■ Goal:
Continue the radio show transcript with the caller from Effingham, picking up right after its last line.

■ Text passage:
--- start ---

SAGAL: Hi, you are on WAIT WAIT... DON'T TELL ME.

SARAH BRINKER: Oh, my gosh. Hi.

SAGAL: Oh, wow. Hi.

(LAUGHTER)

BRINKER: Sorry.

SAGAL: It's OK. I'm a little nervous to talk to you, as well.

(LAUGHTER)

BRINKER: Hi. My name is Sarah Brinker, and I am from Effingham, Ill.

SAGAL: Effingham, Ill.

(APPLAUSE)

KURTIS: Good for you.

SAGAL: I've heard of Effingham. I've never been there. I have always assumed, being from this part of Illinois, that it got named when somebody said, that place - that effing (ph) ham.

(LAUGHTER)

SAGAL: Where is it?

BRINKER: If you're coming down, you're going to see a big old cross along the way. You've found it.

(LAUGHTER)

--- end ---

[Extracted data entries]
--- start ---

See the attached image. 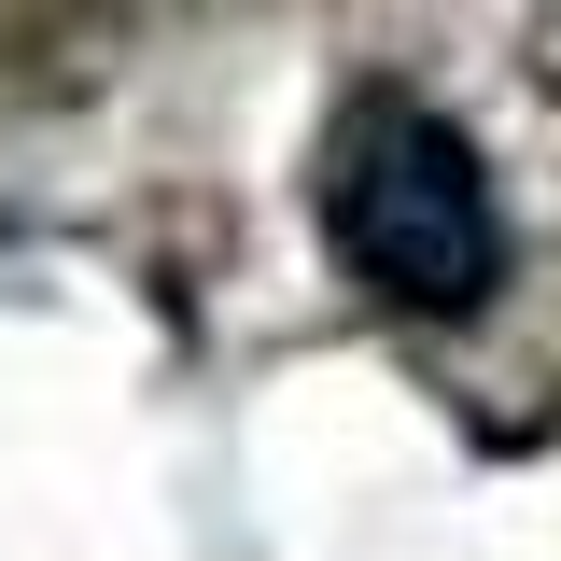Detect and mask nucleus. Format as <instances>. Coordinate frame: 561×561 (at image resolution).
Wrapping results in <instances>:
<instances>
[{
	"label": "nucleus",
	"mask_w": 561,
	"mask_h": 561,
	"mask_svg": "<svg viewBox=\"0 0 561 561\" xmlns=\"http://www.w3.org/2000/svg\"><path fill=\"white\" fill-rule=\"evenodd\" d=\"M323 253H337L379 309L421 323H463L491 280H505V210H491L478 140L449 127L408 84H365L337 127H323Z\"/></svg>",
	"instance_id": "nucleus-1"
}]
</instances>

--- end ---

■ Reply:
SAGAL: You mean the big old cross...

BRINKER: Yes.

SAGAL: ...In Effingham, known, of course, as the big effing cross.

(LAUGHTER)

SAGAL: Sarah, it's nice to have you with us. You're going to play our game in which you must try to tell truth from fiction. Bill, what is Sarah's topic?

KURTIS: Here comes the brag.

SAGAL: Newspaper wedding announcements - for when you're in love, and you need random strangers to know where you went to college.

(LAUGHTER)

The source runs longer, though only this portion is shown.